◆ **Artigo**:
----------------------------------------

O autor Pierre
Bourdieu afirma ser o Direito parte do poder simbólico; ou seja, parte de uma
força que, apesar de não-materializada concretamente, faz-se existente pelo
poder de normas ou até mesmo fatos que reconhecem um ator ou uma instituição social.
Ainda, defende que não há apenas um poder de classe imposto. No mérito do campo
jurídico, o que o distingue dos demais campos, apresentando uma certa autonomia
– embora não completa – são seus elementos próprios e singulares. A crítica
feita a Hans Kelsen e seus adeptos se apresenta, justamente, por esse viés: há
a falsa percepção de que este campo explica-se por si só, “completamente
independente dos constrangimentos e das pressões sociais, tendo nele mesmo o
seu próprio fundamento” (BORDIEU, 1989, p. 209). A abordagem em relação à ótica
de classe deve ser também destacada. Não há tão-só uma classe burguesa
dominante: o que existem são frações em luta pela dominação. Portanto, em sua perspectiva, não é um
instrumento de classe – pura expressão da dinâmica social e sua evolução –, nem
traduz-se em autonomia plena.

----------------------------------------

◆ **Linhas extraídas**:
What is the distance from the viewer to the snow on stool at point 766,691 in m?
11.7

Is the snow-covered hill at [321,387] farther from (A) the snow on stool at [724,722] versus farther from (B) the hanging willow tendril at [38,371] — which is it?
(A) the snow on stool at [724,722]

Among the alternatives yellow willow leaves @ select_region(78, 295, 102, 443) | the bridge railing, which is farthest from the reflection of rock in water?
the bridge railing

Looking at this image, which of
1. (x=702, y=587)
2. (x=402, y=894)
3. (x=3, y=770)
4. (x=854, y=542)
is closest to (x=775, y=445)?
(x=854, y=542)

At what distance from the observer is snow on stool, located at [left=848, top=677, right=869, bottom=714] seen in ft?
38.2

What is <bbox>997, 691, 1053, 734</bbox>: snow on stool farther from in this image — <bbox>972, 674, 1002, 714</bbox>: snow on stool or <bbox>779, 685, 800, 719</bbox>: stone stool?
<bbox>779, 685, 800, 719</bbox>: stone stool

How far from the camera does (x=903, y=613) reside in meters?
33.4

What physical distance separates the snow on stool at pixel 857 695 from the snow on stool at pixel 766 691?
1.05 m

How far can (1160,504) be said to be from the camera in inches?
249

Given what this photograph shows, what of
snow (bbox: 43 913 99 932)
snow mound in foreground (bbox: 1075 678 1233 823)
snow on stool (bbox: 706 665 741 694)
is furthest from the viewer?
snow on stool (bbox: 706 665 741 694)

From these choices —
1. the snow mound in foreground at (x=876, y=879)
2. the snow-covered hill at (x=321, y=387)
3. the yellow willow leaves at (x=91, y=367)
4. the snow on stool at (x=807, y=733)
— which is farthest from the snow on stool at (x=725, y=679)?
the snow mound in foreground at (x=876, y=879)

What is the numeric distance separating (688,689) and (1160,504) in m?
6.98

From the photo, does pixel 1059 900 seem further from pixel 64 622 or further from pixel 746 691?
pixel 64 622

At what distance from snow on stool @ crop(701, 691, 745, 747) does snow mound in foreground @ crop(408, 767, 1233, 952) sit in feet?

----------------------------------------

◆ **Objetivo do exercício**: Como fica o trecho do artigo sobre Bourdieu e o Direito que começa nas palavras "Ainda, defende que" e para depois de "em autonomia plena.", se "frações" passar a se chamar "facções"? Para resolver o exercício, as linhas podem ser deixadas de lado.

◆ **Resposta da tarefa**:
Ainda, defende que não há apenas um poder de classe imposto. No mérito do campo
jurídico, o que o distingue dos demais campos, apresentando uma certa autonomia
– embora não completa – são seus elementos próprios e singulares. A crítica
feita a Hans Kelsen e seus adeptos se apresenta, justamente, por esse viés: há
a falsa percepção de que este campo explica-se por si só, “completamente
independente dos constrangimentos e das pressões sociais, tendo nele mesmo o
seu próprio fundamento” (BORDIEU, 1989, p. 209). A abordagem em relação à ótica
de classe deve ser também destacada. Não há tão-só uma classe burguesa
dominante: o que existem são facções em luta pela dominação. Portanto, em sua perspectiva, não é um
instrumento de classe – pura expressão da dinâmica social e sua evolução –, nem
traduz-se em autonomia plena.